With these tensions in mind, we were struck by the frequency with which people spoke about rituals throughout the company and the importance they gave to ritual moments. From the diversity of events and their functions, we began to explore the different rituals in the interviews, asking managers to elaborate on the rituals. Based on our findings, we constructed a theoretical framework to describe the process by which tensions become ritualized and how such ritualizations reflect distinct approaches to tensions in liberated companies. More specifically, we identified four broad functions around tensions – subordination, disavowal, segmentation and agonism – that were distributed unevenly across different ritual forms. Specifically, while some rituals worked to promote unity and suppress tension, (subordination, disavowal), others maintained tensions by keeping their terms separate (segmentation), or living with and valorizing the tension itself (agonism).
A future research agenda
In our paper, we covered a wide array of rituals, from rare, important events to everyday rituals of interaction. This broad survey allowed us to delineate broad functions to different kinds of rituals, appropriate for early stage theorizing around a heterogeneous phenomenon. However, ritual studies have excelled specifically in contexts of thick ethnographic description[viii], and to gain a fine-grained understanding of the mediation properties of specific rituals, such thick empirical approaches are recommended in future research.
Based on our paper’s contributions, we invite future research on how rituals function in contemporary workplaces more broadly, and in liberated companies specifically. How different forms of ritual and ritualization practices channel tensions, and with what organizational effects, remains in need of study. More broadly, however, this mediating function may reveal deeper attempts by management to deal with underlying structural tensions inherent in contemporary business practices. Rituals within new management may be emblematic of the attempts to make organization work in context of ongoing tensions, and the variety of ritual forms may be diagnostic of what kinds of tensions exist and how they are directed towards certain solutions. We believe that theoretical and empirical research in this direction would be highly valuable.
[i] Chiapello, E. and Fairclough, N.L. (2002). ‘Understanding the new management ideology: A transdisciplinary contribution from critical discourse analysis and new sociology of capitalism’. Discourse and Society, 13(2), 185–208.
[ii] Fleming, P. and Sturdy, A. (2011). ‘“Being yourself” in the electronic sweatshop: New forms of normative control’. Human relations, 64(2), 177-200.
[iii] Ekman, S. (2014). ‘Is the high-involvement worker precarious or opportunistic? Hierarchical ambiguities in late capitalism’. Organization, 21, 141–158.
[iv] Endrissat, N., Islam, G. and Noppeney, C. (2015). ‘Enchanting work: New spirits of service work in an organic supermarket’. Organization Studies, 36(11), 1555-1576.

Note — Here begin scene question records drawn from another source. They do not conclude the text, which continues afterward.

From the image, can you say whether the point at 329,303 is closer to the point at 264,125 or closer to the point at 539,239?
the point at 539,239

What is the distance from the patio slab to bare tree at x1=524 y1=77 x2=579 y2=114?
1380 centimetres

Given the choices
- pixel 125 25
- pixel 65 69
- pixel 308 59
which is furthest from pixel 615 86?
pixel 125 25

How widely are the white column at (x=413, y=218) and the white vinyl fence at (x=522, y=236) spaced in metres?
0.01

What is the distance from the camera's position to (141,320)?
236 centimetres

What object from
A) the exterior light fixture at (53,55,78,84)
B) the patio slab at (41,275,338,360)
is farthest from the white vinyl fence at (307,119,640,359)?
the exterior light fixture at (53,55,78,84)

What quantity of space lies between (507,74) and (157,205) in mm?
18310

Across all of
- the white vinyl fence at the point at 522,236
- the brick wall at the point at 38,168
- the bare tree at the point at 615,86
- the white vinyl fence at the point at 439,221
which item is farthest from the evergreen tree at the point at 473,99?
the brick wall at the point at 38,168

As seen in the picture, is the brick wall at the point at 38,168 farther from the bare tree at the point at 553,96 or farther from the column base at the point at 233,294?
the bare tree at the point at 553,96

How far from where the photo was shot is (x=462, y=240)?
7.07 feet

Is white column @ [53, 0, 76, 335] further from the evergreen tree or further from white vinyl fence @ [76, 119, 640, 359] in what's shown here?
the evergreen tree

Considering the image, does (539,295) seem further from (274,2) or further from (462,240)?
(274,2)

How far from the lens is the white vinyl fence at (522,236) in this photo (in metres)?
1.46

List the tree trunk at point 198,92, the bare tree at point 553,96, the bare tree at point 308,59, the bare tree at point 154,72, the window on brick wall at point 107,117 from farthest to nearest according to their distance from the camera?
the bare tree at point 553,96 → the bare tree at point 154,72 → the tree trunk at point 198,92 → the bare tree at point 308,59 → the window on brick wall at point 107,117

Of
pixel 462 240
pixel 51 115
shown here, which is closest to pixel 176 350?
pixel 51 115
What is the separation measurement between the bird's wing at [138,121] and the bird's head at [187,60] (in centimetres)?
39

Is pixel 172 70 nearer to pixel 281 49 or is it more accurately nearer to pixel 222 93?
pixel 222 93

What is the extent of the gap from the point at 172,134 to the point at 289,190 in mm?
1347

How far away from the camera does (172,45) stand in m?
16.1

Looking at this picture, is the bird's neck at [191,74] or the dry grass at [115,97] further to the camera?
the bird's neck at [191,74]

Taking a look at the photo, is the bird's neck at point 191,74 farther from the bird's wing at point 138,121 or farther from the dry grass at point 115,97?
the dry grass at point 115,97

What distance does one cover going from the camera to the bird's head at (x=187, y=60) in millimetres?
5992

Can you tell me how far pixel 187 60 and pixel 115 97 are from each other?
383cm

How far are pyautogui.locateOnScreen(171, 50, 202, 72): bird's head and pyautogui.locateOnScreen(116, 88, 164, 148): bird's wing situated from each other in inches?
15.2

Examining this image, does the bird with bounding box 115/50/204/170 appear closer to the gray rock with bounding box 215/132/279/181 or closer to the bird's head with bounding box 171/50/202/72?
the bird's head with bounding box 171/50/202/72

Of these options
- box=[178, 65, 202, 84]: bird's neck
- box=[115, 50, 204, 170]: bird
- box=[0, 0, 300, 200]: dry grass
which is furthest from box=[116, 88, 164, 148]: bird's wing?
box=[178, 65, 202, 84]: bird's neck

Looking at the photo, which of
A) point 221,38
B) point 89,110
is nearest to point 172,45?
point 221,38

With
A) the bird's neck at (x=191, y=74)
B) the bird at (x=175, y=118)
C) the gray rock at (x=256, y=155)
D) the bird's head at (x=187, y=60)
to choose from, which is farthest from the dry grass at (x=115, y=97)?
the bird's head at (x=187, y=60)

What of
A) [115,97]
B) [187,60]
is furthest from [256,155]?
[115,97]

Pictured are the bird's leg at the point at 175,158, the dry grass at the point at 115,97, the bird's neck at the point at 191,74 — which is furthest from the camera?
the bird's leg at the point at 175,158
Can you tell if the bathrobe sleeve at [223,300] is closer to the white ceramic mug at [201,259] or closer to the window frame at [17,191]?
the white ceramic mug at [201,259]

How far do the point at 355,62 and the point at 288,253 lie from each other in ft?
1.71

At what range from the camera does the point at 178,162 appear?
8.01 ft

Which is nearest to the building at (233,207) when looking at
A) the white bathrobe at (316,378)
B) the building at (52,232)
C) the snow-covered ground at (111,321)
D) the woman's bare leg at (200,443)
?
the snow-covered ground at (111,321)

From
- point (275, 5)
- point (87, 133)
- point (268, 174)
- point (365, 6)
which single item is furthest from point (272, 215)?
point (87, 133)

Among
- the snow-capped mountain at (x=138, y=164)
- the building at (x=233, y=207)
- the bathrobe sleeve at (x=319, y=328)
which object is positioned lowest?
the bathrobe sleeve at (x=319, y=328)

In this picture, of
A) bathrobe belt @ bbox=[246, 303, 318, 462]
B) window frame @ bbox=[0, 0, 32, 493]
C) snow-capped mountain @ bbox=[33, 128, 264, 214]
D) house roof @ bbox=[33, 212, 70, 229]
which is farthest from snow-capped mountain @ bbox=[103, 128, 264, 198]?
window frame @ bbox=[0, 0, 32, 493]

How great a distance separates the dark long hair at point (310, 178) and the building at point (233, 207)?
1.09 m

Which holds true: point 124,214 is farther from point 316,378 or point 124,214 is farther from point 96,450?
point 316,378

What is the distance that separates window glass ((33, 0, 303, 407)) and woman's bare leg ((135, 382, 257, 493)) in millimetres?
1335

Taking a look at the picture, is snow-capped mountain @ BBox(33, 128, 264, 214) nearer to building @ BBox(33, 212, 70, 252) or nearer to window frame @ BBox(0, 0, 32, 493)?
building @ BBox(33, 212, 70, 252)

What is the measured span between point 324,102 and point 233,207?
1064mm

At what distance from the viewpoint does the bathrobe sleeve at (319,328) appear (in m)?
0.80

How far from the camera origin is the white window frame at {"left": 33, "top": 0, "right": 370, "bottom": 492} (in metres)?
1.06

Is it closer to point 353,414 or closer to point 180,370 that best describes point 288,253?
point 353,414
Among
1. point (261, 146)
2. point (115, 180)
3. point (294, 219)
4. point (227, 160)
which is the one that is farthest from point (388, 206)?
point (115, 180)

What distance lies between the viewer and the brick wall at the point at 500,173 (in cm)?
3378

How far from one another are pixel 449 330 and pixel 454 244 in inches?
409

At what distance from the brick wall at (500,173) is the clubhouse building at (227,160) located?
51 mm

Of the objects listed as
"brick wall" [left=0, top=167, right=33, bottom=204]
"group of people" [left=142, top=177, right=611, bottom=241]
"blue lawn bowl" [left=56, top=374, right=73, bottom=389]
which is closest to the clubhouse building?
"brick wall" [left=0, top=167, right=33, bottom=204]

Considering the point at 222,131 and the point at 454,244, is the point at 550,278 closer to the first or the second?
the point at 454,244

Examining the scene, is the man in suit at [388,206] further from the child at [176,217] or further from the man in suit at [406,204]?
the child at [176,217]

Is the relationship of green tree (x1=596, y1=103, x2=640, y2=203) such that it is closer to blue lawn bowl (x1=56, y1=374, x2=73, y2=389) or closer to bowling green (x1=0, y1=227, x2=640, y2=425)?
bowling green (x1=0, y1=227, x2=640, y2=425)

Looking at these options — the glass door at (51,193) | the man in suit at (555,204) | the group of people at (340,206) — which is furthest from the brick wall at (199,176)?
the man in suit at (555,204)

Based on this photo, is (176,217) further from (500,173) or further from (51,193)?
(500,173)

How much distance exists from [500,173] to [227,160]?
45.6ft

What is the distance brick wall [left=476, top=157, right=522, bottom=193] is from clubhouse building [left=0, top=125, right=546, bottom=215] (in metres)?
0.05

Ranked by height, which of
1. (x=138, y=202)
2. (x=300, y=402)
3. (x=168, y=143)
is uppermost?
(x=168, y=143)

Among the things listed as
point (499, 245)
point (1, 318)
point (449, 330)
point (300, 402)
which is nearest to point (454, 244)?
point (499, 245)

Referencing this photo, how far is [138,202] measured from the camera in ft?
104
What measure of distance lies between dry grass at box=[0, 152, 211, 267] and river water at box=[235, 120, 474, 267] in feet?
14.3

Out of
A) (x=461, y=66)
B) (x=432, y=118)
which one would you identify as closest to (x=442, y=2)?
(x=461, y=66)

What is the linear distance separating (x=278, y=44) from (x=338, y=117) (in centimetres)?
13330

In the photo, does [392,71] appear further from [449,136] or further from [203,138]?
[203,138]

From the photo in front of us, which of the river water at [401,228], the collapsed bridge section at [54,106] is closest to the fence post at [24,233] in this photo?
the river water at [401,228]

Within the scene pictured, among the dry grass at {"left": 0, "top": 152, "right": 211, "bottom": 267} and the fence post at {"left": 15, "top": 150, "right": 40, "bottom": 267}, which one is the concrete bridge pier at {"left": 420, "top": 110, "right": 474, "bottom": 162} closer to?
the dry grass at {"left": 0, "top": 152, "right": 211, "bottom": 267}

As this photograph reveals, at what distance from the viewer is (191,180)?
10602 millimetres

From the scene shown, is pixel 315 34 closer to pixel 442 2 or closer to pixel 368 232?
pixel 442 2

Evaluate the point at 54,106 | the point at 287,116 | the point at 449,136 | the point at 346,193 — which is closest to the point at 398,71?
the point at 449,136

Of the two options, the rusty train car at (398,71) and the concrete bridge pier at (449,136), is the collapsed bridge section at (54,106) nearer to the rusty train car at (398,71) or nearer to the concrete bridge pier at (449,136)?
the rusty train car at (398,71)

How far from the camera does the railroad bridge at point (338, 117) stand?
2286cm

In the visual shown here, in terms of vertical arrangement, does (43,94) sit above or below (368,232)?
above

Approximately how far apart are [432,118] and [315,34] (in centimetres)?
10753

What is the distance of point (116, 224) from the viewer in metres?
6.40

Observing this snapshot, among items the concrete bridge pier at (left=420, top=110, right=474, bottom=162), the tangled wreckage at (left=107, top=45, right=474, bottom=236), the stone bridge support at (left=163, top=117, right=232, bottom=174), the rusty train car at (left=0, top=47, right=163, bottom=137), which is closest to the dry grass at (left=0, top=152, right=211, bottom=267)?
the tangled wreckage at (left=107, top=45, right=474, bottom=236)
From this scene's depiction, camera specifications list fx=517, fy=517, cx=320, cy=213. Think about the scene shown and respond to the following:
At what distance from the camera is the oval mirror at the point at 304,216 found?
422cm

[v] Carney, B.M. and Getz, I. (2015). Freedom, Inc. How Corporate Liberation Unleashes Employee Potential and Business Performance. New York: Somme Valley House.
[vi] Islam, G. and Zyphur, M.J. (2009). ‘Rituals in organizations: A review and expansion of current theory’. Group &
Organization Management, 34(1), 114-139
[vii] This is the company’s pseudonym we used in the article.
[viii] Bell, C. (2009 [1997]). Ritual: Perspectives and dimensions. Oxford: Oxford Univeristy Press.